Il “modello abolizionista” è presente anche nel Regno Unito, dove vive la giovane sex worker londinese Andy “Disco Tits”, che in una recente intervista per Vice ha espresso la propria insoddisfazione verso questo sistema. Andy spiega come anche un’eventuale “legalizzazione” potrebbe in realtà tutelare ancora meno il professionista, conferendo maggiore potere allo Stato e alle forze dell’ordine. Non è infatti raro, in particolare in un regime proibizionista, che un lavoratore del sesso subisca abusi da parte di queste. Andy racconta come ad esempio possa succedere che, quando un sex worker denuncia uno stupro, non solo non venga creduto, ma spesso venga punito. La sex worker londinese pensa che si dovrebbe favorire invece una “decriminalizzazione” della professione, partendo dalla progressiva eliminazione dello stigma della prostituzione.
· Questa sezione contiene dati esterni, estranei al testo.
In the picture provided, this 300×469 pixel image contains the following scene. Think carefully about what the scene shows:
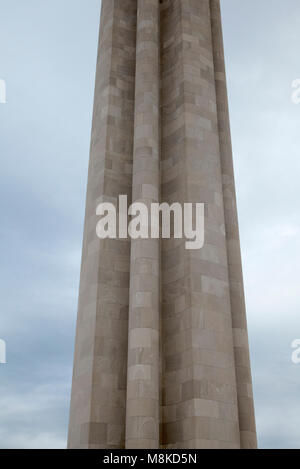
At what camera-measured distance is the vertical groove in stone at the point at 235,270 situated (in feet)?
47.6

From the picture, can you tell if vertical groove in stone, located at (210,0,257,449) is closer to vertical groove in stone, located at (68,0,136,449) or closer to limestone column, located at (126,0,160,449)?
limestone column, located at (126,0,160,449)

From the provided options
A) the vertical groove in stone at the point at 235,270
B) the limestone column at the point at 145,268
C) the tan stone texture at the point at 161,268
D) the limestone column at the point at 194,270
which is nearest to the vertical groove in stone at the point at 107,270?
the tan stone texture at the point at 161,268

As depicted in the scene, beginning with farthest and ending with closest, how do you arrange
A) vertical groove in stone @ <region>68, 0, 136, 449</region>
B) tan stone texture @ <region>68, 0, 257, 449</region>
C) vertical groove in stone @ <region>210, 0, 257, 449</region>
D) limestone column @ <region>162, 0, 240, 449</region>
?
vertical groove in stone @ <region>210, 0, 257, 449</region>
vertical groove in stone @ <region>68, 0, 136, 449</region>
tan stone texture @ <region>68, 0, 257, 449</region>
limestone column @ <region>162, 0, 240, 449</region>

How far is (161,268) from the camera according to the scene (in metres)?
15.4

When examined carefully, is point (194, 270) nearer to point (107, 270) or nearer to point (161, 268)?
point (161, 268)

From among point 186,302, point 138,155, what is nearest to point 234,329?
point 186,302

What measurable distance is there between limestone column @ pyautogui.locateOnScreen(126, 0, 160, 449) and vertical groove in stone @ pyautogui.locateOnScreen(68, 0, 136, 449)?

In realtà, lo stigma non arriva soltanto dallo Stato e dalla società: come spiega Andy nell’intervista, le istanze delle sex worker sono minacciate anche dalle SWERF.

La sex worker Andy

Le SWERF, Sex Worker Exclusionary Feminists, sono donne che militano nei movimenti femministi internazionali e che chiedono di non includere le lavoratrici del sesso nei loro progetti e di non lottare per i loro diritti, perché il loro lavoro darebbe sostegno al sistema patriarcale e degraderebbe il corpo di una donna. Andy, che ha scelto spontaneamente questa professione, al contrario si definisce femminista e riassume brevemente perché il suo lavoro le permetterebbe invece di minare il sistema patriarcale dalle basi. La ragazza, che lavora in autonomia, evidenzia come il sex work le permetta di decidere quando lavorare durante la settimana e per quante ore, fissare un proprio tariffario, scegliere i propri clienti e quali servizi offrire. Questa libertà, a suo parere, rappresenta un vero e proprio gesto di sfida verso il patriarcato, perché le conferisce potere, capacità decisionale e la possibilità di scegliere liberamente cosa fare con il proprio corpo. In un sistema economico e sociale che penalizza costantemente il sesso femminile, attraverso salari ridotti e meno possibilità di accesso rispetto alla controparte maschile, quella di Andy non sembra una situazione problematica. In un’ottica che va oltre la disparità di genere, quella della ragazza sembra una situazione ottimale anche rispetto a quella di molti suoi coetanei, spesso lavoratori precari con salario minimo.